The three learning’s from these incidents are:
  1. Natural Disasters cannot be accurately modeled or planned for. They do happen and due diligence in site selection helps.
  2.  In Thailand, costly equipment was damaged because the communication was not in an international language or as timely to foreign managers, hindering precautionary actions. this has to be anticipated and built into the plan.
  3. Time to recover varied from a minimum of 3 months onward for large firms
Online Activism and Hacktivism in UK and Middle East
Online activism in UK and Middle East, arose spontaneously  triggered by a single event like the death of Mark Duggan in UK—a 29-year-old father of four shot dead after being stopped by the police—and in Egypt, Khaled Said, a 28-year-old businessman who was pulled from an Internet cafe and beaten to death by security forces. This resulted in the virtual shutdown of several countries for months and in some cases, turning of the Internet partly or wholly which impacted businesses. The extreme form of online activism, Hacktivism, saw significant hacks such as that of Sony Playstation Network by Anonymous, a Hacktivist group which halted the company operations for over a month and ran up a loss of 200m$.
The three key learning from these incidents are:
  1. Online activism or Hacktivism can spontaneously result in disruption at a scale which is unprecedented. An analysis of the stability of the political environment and its impact on the functioning of the country is paramount to BCP planning.
  2. Resetting a country involves a regime or policy changes that take years. Therefore do not expect a short term effect on business operations
  3. Social unrest in a recessionary world is on an uptick and is not solely related to third world countries as believed prior
Cloud and Telecommunication outages from global providers
There were several cloud and telecommunication outages of major service providers in 2011. Reddit, Foursquare, and Quora were among the many sites that went down recently due to a prolonged outage of Amazon's cloud services. These outages lasted 3-4 days on average, and were primarily due to the inability of the service providers to understand the complexity of their infrastructure. So despite there being a robust Business Continuity Plan by these service providers it did not factor in their inexperience due to the newness of the technology, and limitation in understanding technology underpinnings and their interactions.
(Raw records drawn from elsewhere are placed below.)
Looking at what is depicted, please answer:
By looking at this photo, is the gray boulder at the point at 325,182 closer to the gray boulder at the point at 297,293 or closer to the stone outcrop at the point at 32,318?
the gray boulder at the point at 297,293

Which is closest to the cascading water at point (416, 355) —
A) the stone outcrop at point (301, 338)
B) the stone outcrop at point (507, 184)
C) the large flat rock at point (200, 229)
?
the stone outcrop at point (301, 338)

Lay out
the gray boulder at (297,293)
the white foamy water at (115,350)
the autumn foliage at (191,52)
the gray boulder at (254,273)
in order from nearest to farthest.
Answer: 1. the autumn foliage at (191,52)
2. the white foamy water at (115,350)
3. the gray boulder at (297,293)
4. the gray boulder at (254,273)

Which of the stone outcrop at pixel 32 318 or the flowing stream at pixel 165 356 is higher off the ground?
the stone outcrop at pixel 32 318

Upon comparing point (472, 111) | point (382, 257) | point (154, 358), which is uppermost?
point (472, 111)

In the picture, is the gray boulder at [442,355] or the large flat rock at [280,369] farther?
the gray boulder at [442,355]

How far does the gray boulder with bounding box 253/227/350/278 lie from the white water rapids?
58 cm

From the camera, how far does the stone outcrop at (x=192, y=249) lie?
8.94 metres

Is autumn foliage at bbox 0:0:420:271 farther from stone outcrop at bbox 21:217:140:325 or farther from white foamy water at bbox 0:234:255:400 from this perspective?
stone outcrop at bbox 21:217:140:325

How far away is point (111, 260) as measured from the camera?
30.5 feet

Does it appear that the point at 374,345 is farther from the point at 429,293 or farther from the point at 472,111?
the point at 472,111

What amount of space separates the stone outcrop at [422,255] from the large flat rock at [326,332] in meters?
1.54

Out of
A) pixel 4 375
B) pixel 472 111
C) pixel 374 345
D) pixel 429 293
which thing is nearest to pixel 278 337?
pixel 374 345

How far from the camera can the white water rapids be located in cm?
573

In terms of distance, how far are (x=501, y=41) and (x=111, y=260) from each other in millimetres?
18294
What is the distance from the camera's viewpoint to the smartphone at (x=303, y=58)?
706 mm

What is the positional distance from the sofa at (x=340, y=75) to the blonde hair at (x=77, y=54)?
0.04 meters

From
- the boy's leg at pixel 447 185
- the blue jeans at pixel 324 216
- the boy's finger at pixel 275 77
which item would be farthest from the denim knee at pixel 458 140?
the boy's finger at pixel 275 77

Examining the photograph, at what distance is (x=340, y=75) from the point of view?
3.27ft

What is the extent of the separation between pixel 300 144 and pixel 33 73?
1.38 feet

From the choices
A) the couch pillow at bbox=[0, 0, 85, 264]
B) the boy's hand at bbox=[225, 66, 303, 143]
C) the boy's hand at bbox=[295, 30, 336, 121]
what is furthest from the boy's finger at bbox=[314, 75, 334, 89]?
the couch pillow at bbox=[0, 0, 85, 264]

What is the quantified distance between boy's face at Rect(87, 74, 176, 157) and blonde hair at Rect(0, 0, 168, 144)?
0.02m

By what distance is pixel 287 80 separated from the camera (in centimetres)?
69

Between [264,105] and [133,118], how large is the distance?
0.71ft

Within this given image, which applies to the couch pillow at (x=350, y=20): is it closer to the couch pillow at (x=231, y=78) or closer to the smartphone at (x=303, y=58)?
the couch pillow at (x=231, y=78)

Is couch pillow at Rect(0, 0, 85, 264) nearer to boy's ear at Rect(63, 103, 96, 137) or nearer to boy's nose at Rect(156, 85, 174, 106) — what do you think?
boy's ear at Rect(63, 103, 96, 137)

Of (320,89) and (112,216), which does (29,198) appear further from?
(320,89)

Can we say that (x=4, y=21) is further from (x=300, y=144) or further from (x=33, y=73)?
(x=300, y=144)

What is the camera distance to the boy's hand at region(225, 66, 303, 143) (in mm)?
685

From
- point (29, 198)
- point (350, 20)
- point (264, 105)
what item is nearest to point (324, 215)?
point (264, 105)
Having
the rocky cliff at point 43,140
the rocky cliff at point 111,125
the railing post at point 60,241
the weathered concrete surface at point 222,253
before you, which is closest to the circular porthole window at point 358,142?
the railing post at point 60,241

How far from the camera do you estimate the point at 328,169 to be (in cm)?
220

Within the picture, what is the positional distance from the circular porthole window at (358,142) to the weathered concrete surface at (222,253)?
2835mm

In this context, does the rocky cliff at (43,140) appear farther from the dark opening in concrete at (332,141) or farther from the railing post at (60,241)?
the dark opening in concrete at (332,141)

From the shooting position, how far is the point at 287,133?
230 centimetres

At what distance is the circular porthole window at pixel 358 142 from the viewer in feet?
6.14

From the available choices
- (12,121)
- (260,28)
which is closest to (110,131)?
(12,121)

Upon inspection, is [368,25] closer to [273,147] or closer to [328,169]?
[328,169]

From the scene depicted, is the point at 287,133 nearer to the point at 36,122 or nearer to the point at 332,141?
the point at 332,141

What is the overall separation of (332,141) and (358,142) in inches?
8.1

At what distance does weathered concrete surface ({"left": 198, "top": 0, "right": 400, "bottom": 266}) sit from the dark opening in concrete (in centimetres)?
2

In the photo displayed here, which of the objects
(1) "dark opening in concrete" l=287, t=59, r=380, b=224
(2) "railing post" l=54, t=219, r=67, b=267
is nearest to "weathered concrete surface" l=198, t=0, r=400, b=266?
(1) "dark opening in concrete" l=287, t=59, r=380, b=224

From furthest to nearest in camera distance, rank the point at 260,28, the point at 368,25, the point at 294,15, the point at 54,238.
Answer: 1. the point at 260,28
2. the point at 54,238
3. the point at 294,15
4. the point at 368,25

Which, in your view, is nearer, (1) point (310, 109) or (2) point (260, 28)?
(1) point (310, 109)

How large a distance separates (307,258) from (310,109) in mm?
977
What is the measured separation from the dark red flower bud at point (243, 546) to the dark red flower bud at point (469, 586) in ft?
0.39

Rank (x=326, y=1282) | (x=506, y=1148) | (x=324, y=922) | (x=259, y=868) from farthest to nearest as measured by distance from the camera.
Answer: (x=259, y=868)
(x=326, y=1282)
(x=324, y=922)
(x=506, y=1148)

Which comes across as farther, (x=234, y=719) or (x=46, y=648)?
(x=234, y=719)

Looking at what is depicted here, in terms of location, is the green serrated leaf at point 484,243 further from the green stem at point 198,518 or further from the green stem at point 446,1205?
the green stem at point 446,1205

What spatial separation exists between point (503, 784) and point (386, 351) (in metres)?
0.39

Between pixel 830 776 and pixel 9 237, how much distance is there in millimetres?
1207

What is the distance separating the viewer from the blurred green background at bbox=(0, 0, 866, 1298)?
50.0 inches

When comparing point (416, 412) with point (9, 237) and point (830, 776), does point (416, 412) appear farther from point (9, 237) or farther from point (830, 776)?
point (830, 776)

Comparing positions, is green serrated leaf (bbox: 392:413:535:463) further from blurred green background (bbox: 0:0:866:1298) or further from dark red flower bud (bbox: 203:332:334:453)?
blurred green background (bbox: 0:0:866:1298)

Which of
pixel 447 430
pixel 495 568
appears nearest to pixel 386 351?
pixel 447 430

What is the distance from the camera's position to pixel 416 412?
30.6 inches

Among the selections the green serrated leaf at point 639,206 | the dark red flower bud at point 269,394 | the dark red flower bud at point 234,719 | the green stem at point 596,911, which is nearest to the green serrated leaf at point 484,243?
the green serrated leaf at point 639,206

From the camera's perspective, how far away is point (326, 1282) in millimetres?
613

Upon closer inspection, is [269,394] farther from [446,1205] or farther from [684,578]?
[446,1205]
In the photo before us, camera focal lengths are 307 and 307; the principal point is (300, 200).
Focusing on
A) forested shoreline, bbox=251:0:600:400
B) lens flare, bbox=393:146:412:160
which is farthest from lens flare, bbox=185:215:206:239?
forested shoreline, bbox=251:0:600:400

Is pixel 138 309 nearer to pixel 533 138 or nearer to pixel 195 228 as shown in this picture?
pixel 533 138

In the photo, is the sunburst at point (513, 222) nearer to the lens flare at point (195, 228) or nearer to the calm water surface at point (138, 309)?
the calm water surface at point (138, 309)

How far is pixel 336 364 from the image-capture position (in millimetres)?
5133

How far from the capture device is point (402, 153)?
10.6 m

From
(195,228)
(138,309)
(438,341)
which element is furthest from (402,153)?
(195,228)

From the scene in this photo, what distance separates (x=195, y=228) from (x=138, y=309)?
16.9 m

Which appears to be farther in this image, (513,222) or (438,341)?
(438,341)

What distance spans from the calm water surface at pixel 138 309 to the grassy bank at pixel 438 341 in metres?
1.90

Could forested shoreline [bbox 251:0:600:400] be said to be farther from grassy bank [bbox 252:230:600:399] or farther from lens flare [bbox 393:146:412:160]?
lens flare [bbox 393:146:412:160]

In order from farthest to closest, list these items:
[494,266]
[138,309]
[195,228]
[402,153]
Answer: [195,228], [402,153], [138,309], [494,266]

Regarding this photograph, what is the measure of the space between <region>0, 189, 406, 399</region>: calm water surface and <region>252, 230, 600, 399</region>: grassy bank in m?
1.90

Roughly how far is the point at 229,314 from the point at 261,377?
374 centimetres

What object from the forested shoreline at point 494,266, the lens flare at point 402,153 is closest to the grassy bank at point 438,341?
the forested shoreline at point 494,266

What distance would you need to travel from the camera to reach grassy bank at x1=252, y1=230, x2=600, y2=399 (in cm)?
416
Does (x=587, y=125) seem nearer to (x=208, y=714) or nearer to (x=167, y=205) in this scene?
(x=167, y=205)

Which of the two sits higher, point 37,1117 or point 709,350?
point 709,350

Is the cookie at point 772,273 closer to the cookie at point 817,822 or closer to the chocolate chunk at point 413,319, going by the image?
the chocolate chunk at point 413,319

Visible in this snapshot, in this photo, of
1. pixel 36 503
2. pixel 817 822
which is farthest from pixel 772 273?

Failure of Telecommunication services by an Indian service provider a few days before New Year impacted year end sales as well as customer services for both large and small enterprises.
The three important learning’s from these incidents are:
  1. Organization’s sourcing to the cloud must ensure that they are contractually covered for such outages. Atleast for another year, companies should expect such outages as a given.
  2. SMB’s should take precautions to build BCP plans when cloud sourcing which involve, at minimum, work around processes and data backup. 
  3. Large organization must assist small suppliers build a business continuity plan through mandatory BCP specifications in supplier agreements aswells as regular audit, and awareness training
Related Reads

A Strategic Approach to Security Risk while CloudSourcing

Midsized service firms face business continuity issues if senior executives leave with operational data

In 2011, Natural Disasters highlight importance of Business Continuity Planning

1 comment:

  1. Good article and summary. I am particularly impressed by the third key 'learning' on the need for large organizations to assist suppliers in building a BC Plan to suit their recovery specifications. This observation/recommendation is hitting the nail on the head where large organizations that utilize services of third parties often find a glaring gap in the BC Plannning of their third parties being inadequate.